Alexander Gardner Controversy
Alexander Gardner was a great photography and it is primarily because of him that we have so many Civil War pictures. Without his effort to travel to various battlefields over several years we would not have the immense collection of photographs that we see today. He was not perfect though. In an effort to make his images more dramatic he was accused of staging photographs. He would often find dead bodies on a battlefield and drag them to different locations that he deemed more appropriate for the photo.
Confederate Sharpshooter at Gettysburg
The best case of this manipulation occurred after the Battle of Gettysburg. While looking around devil’s den which was the place of vicious fighting on the second day at Gettysburg he found a dead Confederate soldier who had been killed a few hundred feet away.
Gardner along with his assistant placed a blanket under the Confederate and dragged him near a large boulder at devil’s den. They even went so far as to place a rifle against a rock as though it was the soldiers weapon. He named this photograph Home of a rebel sharpshooter. While the dead Confederate and everything in the photo were real, the photo was staged. Regardless of this he is still one of the best photographers of the American Civil War.
Alexander Gardner and Abraham Lincoln
Alexander Gardner took many of the most famous photographs of Abraham Lincoln from the beginning
Abraham Lincoln February 1865
to the end of the Civil War. He took one of the last known photographs of President Lincoln on February 5th 1865 only two months before he was assassinated by John Wilkes Booth in April 1865. The photographic is a portrait of Lincoln and you can see he has aged dramatically compared to pictures taken at the beginning of the war.
After President Lincoln was assassinated Alexander Gardner was allowed to take photographs of the conspirators Mary Surratt, Lewis Powell, George Atzerodt and David Herold. After their trial and conviction Gardner photographed their execution.
Alexander Gardner After the Civil War
After the war in 1866 Gardner published all of his Civil War photographs in a book he called Gardner’s Photographic Sketch Book of the Civil War.
A great book about this is #ad On Alexander Gardner’s Photographic Sketch Book of the Civil War (Defining Moments in American Photography) It takes a detailed and in-depth view of Alexander Gardner’s original 1866 publication.
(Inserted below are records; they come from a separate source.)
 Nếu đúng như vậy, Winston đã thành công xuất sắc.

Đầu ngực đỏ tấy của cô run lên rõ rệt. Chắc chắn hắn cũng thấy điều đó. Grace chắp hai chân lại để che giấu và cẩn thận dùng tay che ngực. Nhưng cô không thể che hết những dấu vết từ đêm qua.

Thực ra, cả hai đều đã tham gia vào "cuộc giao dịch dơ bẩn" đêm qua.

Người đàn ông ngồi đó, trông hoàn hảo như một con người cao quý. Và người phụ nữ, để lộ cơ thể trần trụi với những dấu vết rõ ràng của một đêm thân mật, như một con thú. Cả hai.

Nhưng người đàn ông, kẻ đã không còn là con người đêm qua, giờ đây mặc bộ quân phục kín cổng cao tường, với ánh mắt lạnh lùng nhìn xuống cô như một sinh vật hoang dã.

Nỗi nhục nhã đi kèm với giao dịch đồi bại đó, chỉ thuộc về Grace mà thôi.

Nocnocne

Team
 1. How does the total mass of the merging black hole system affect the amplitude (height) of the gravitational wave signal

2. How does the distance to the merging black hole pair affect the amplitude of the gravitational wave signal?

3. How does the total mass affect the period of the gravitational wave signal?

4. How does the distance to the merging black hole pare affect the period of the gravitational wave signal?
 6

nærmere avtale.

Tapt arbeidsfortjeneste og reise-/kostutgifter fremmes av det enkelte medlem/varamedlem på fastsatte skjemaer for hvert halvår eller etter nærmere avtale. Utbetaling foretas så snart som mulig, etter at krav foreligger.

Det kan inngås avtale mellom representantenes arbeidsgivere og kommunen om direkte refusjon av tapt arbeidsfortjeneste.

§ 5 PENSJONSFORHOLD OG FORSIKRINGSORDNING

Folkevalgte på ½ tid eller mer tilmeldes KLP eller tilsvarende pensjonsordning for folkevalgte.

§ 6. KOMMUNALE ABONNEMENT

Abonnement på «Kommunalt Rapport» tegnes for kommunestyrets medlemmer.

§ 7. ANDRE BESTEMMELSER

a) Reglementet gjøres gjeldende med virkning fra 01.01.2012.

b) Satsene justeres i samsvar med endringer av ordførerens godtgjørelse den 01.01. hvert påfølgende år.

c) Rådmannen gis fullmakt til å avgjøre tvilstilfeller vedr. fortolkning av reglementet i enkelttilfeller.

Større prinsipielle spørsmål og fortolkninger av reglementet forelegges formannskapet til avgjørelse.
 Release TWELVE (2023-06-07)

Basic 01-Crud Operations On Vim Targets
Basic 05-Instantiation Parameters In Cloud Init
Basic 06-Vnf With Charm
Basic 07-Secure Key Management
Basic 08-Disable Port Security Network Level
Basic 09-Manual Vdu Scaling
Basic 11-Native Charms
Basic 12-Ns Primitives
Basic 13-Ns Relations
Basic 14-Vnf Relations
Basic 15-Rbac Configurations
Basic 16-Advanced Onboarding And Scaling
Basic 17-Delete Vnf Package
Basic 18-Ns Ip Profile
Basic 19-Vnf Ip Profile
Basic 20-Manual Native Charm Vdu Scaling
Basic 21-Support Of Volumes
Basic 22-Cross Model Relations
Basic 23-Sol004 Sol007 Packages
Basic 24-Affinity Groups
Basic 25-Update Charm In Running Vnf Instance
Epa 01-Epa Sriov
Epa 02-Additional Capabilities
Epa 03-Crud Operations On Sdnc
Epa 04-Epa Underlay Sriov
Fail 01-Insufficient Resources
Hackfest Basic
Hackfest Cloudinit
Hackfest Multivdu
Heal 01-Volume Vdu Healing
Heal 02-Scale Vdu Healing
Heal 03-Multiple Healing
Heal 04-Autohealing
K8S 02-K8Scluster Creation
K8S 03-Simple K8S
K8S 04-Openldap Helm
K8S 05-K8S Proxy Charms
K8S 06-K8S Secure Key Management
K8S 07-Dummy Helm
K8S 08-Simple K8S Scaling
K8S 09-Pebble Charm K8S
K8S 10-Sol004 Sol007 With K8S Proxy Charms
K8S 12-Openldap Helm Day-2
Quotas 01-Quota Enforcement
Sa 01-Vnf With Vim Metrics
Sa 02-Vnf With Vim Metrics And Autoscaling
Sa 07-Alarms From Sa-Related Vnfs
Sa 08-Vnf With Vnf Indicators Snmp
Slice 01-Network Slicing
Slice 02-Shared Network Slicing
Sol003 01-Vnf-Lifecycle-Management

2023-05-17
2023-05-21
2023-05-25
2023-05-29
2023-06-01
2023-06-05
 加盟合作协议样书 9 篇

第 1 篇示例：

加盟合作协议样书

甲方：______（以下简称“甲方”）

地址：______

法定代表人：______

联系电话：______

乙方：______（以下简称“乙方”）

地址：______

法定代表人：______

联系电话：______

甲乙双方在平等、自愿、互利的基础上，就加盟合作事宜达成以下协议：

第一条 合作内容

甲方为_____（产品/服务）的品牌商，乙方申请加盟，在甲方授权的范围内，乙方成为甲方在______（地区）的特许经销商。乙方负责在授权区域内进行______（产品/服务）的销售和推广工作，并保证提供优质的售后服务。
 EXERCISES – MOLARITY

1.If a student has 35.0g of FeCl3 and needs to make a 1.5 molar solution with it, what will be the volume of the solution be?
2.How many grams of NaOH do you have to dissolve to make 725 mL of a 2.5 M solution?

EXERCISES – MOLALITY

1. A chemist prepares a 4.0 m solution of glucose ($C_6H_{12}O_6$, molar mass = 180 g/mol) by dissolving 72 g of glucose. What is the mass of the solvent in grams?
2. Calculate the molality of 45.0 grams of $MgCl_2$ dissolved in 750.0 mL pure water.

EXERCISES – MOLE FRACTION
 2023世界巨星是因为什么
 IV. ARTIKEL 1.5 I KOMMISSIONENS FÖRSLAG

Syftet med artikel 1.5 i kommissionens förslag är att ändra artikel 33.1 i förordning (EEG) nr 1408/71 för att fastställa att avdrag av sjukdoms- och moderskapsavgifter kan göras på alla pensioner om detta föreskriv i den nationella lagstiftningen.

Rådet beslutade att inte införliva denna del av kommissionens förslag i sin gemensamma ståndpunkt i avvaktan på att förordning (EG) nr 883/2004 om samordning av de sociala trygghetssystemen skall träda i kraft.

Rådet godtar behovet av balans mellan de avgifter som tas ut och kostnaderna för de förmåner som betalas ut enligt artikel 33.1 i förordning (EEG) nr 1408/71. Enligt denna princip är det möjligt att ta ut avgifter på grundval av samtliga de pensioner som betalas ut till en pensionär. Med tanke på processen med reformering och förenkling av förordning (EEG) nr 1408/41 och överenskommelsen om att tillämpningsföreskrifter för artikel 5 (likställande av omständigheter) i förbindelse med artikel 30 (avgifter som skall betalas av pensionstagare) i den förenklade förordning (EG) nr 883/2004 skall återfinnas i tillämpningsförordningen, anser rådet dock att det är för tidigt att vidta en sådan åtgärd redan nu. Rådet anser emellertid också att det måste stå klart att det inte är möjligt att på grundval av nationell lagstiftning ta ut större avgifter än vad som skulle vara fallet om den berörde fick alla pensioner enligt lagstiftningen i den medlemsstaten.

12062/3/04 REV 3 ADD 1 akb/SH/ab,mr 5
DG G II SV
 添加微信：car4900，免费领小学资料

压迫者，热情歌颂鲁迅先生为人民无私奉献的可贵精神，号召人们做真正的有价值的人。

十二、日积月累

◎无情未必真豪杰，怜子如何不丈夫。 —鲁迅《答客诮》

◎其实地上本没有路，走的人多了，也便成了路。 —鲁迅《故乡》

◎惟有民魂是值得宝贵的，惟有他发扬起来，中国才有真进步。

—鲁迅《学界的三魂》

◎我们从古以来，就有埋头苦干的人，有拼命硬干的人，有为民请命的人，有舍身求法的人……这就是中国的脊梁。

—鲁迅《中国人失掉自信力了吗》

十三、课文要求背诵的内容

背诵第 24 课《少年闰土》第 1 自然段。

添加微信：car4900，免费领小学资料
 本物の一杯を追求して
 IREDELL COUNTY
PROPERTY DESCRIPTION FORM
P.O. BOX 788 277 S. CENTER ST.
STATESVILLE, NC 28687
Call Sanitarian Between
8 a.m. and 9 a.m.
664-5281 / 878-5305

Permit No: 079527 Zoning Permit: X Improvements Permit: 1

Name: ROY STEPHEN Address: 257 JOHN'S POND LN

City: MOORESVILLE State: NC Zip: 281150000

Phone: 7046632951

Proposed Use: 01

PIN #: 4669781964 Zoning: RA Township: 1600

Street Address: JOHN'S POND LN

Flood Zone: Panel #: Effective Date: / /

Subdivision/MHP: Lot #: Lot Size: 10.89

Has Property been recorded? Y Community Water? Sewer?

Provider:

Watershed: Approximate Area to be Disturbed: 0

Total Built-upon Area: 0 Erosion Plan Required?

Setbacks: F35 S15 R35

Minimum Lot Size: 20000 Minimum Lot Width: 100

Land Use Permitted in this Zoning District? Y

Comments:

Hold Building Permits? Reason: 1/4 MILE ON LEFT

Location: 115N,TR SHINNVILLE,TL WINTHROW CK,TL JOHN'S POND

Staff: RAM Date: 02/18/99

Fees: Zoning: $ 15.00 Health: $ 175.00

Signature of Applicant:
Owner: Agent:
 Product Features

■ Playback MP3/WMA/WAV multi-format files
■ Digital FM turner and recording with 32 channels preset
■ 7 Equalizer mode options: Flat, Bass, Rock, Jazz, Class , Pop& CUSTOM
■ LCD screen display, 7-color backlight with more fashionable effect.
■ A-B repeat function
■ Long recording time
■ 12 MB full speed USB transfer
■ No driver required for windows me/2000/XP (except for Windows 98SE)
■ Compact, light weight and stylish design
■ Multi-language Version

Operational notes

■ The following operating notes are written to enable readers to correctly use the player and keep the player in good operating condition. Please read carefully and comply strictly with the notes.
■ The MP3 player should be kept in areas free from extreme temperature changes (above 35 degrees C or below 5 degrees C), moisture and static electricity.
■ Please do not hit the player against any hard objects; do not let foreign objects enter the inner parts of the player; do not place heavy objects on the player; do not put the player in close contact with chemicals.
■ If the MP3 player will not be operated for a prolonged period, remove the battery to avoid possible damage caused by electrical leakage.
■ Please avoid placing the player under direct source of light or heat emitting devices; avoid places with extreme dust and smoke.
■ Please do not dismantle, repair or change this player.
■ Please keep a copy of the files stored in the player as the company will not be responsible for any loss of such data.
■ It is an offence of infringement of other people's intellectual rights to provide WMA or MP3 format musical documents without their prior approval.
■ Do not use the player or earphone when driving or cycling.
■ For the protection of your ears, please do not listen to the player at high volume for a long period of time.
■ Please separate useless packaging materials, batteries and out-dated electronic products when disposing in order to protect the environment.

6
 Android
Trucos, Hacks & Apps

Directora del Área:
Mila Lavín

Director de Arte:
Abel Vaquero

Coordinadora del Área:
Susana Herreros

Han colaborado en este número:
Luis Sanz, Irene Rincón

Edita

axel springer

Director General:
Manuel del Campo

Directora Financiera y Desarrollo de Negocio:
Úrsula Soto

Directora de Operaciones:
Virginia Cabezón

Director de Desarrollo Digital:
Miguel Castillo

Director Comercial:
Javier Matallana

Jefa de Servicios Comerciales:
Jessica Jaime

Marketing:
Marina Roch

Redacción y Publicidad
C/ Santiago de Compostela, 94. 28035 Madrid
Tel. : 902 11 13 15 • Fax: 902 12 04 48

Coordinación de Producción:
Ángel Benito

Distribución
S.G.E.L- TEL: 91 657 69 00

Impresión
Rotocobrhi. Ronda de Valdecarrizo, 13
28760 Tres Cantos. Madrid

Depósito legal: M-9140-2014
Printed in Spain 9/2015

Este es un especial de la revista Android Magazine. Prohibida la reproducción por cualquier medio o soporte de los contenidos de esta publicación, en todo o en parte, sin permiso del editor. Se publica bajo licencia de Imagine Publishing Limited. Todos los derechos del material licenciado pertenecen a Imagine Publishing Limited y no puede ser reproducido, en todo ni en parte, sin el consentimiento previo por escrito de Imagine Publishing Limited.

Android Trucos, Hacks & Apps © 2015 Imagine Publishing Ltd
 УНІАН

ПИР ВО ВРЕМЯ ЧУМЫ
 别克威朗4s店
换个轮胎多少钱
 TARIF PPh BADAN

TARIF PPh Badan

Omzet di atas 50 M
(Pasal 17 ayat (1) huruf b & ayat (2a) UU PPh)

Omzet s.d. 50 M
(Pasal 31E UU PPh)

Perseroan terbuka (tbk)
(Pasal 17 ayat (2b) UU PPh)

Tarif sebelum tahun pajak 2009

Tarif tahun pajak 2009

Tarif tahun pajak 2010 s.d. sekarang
In 1867 Gardner closed his Washington D.C. photography studio and became the official photographer for the Union Pacific Railroad. During this time he photographed the construction of the railroad in Kansas and captured many famous pictures of the Plains Indians.
Gardner returned to Washington after his work was completed with the Union Pacific and helped police officials begin to take mugshots and form one of the first rogue’s galleries to help identify and keep track of criminals. In 1871 he retired from photography and formed an insurance company in Washington D.C. Alexander Gardner died on December 10th 1882.